>> Begin PROVIDED DATA
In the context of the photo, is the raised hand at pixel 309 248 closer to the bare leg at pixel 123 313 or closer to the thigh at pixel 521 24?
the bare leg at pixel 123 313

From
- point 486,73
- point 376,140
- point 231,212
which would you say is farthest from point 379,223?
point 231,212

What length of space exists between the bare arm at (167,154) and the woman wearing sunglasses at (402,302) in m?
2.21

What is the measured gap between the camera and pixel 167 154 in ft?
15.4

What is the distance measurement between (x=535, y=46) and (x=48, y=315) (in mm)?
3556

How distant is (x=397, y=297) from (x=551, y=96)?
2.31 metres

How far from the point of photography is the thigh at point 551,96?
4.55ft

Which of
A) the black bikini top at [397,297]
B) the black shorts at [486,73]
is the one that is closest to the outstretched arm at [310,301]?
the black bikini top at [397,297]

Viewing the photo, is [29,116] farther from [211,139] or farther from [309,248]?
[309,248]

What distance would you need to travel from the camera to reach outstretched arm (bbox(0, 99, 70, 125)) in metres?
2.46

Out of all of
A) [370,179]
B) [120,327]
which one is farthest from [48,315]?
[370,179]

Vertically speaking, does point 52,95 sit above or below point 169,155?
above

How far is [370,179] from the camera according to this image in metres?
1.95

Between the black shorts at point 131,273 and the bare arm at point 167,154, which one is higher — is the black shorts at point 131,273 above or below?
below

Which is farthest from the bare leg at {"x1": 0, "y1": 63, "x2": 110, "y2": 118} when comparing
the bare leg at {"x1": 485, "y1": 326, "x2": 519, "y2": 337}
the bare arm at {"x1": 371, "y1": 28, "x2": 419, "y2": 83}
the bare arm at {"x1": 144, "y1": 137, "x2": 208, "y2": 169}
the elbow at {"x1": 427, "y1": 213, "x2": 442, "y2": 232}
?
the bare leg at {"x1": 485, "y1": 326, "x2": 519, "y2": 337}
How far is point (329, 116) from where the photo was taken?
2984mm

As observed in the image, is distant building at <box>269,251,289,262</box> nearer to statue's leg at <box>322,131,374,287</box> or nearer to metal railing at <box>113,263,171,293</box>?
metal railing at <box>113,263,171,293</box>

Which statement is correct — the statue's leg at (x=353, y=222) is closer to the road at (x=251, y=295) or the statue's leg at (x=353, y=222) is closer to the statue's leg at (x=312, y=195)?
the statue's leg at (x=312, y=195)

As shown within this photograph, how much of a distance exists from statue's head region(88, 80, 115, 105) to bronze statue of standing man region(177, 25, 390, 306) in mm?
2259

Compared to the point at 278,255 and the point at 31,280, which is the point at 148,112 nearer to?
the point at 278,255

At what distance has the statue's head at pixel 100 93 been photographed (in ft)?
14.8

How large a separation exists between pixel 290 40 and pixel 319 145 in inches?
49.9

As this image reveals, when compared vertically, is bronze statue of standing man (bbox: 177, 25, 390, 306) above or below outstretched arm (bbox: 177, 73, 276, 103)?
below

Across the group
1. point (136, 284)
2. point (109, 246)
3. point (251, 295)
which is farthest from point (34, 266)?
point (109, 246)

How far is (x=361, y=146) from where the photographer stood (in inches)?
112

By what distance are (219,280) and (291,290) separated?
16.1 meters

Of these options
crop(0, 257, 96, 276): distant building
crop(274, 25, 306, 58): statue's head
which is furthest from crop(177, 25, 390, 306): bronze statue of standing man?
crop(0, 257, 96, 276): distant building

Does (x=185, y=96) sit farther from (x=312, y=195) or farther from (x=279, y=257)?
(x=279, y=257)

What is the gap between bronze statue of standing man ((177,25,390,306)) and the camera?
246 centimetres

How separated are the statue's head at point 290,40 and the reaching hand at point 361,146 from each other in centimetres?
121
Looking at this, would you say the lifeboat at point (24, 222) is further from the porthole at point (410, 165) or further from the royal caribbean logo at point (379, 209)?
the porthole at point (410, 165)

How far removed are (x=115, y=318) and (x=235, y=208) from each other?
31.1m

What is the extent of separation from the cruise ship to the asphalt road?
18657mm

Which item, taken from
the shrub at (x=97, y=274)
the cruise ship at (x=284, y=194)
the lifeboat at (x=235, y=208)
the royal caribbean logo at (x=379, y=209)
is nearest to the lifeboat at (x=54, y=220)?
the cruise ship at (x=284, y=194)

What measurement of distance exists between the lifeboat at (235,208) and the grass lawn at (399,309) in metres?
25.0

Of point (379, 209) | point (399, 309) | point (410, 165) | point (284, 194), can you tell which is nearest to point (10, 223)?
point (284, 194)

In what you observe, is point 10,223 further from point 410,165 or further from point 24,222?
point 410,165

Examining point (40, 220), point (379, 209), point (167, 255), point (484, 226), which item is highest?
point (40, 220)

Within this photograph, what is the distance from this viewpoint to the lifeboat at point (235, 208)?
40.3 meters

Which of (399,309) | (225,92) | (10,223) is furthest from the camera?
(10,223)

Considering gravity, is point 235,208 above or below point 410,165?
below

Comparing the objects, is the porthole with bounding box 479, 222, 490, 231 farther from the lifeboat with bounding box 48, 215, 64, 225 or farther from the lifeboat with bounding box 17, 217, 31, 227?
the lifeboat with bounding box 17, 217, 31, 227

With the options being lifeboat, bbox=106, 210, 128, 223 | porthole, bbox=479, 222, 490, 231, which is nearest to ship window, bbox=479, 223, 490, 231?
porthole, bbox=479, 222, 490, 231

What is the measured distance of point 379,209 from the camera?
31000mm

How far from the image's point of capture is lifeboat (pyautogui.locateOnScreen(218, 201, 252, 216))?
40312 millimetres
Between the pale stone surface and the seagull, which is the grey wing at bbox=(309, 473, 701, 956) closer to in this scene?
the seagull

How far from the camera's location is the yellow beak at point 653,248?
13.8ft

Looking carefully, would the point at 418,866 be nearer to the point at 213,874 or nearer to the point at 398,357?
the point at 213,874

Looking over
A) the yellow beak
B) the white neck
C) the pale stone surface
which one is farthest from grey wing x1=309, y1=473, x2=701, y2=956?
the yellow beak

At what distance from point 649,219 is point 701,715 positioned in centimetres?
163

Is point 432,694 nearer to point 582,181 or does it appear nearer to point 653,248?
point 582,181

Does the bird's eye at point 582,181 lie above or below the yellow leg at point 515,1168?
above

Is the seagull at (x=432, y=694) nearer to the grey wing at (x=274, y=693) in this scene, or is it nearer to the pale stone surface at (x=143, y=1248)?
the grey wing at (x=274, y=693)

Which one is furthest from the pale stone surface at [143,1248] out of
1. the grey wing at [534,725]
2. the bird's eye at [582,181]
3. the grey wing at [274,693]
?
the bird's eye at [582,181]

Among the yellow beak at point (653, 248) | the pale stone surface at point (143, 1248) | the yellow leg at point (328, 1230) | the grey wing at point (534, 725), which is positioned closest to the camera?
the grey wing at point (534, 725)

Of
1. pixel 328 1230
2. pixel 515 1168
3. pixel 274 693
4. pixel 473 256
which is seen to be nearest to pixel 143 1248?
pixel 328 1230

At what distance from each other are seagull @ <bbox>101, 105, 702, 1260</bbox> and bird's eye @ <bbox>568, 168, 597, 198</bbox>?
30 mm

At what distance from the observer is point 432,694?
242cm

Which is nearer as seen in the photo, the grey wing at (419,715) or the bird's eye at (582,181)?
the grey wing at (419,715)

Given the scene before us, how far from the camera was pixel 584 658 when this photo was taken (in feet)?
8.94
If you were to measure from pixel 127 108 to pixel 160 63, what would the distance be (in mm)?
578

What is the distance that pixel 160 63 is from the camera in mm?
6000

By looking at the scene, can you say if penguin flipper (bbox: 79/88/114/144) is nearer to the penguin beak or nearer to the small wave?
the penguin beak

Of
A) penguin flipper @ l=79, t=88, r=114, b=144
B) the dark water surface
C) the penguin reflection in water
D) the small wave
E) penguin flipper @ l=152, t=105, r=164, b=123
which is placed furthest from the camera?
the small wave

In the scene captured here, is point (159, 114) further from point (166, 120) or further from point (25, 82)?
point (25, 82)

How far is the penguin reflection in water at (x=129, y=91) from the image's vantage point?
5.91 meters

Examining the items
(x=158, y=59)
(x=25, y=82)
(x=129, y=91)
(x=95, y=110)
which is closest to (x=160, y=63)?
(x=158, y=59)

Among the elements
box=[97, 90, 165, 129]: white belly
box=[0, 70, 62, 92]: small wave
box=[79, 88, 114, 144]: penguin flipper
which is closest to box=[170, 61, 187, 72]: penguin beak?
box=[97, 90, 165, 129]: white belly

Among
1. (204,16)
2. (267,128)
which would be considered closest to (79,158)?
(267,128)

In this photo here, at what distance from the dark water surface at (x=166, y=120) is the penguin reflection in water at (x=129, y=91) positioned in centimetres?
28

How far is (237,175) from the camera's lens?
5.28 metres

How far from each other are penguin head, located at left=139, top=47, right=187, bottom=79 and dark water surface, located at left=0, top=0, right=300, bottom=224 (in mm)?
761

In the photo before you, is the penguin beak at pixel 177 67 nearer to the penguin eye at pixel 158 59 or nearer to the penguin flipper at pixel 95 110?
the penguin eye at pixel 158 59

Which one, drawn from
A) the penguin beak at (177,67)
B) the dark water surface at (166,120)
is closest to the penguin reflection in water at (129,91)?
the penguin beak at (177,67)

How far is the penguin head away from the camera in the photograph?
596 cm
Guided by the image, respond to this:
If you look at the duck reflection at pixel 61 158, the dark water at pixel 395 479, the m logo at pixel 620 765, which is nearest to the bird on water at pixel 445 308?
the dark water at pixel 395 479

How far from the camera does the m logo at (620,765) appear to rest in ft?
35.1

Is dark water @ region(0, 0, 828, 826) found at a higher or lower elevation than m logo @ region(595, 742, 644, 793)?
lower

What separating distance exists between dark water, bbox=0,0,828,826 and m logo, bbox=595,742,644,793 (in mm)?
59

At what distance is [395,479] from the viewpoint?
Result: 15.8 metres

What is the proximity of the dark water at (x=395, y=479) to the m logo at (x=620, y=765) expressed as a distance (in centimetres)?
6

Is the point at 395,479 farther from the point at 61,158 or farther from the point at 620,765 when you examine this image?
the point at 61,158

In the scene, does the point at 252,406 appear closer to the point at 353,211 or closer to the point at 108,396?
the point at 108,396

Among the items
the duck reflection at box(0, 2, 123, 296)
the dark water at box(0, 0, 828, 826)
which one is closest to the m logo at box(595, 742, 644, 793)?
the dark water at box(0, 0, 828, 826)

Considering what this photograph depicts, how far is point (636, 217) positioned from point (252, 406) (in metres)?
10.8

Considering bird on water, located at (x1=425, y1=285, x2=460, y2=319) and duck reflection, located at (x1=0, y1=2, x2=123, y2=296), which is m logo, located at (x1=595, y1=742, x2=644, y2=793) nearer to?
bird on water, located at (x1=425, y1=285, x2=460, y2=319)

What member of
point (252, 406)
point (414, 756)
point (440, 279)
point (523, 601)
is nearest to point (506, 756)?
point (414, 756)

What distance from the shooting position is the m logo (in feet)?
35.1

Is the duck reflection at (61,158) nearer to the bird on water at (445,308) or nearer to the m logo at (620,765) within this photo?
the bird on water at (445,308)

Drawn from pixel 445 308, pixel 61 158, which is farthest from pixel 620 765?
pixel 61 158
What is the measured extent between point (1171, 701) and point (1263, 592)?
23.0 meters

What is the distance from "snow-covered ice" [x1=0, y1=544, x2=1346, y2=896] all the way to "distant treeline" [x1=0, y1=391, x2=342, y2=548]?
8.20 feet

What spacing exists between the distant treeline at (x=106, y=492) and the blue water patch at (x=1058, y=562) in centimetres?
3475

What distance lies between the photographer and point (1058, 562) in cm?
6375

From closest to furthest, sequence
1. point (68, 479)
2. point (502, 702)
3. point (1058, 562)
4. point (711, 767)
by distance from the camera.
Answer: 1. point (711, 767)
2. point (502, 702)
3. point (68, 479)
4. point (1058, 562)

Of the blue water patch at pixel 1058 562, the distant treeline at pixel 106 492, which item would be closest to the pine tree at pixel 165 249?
>> End PROVIDED DATA
GOAL => Each line from the one with "What member of" through the last line of the records must be written out word for word. Include nothing else.

EXPECTED ANSWER =>
What member of
point (252, 406)
point (414, 756)
point (440, 279)
point (523, 601)
is nearest to point (506, 756)?
point (414, 756)

What distance from the shooting position is the m logo (in feet)?
35.1

Is the duck reflection at (61,158) nearer to the bird on water at (445,308) or nearer to the m logo at (620,765) within this photo?
the bird on water at (445,308)

Drawn from pixel 445 308, pixel 61 158, which is farthest from pixel 620 765?
pixel 61 158
What is the measured extent between point (1171, 701) and point (1263, 592)?
23.0 meters

What is the distance from "snow-covered ice" [x1=0, y1=544, x2=1346, y2=896] all the way to "distant treeline" [x1=0, y1=391, x2=342, y2=548]?
8.20 feet

What spacing exists between the distant treeline at (x=106, y=492) and the blue water patch at (x=1058, y=562) in centimetres?
3475

What distance lies between the photographer and point (1058, 562) in cm?
6375

From closest to furthest, sequence
1. point (68, 479)
2. point (502, 702)
3. point (1058, 562)
4. point (711, 767)
by distance from the camera.
Answer: 1. point (711, 767)
2. point (502, 702)
3. point (68, 479)
4. point (1058, 562)

Of the blue water patch at pixel 1058 562, the distant treeline at pixel 106 492, which item would be closest to the pine tree at pixel 165 249?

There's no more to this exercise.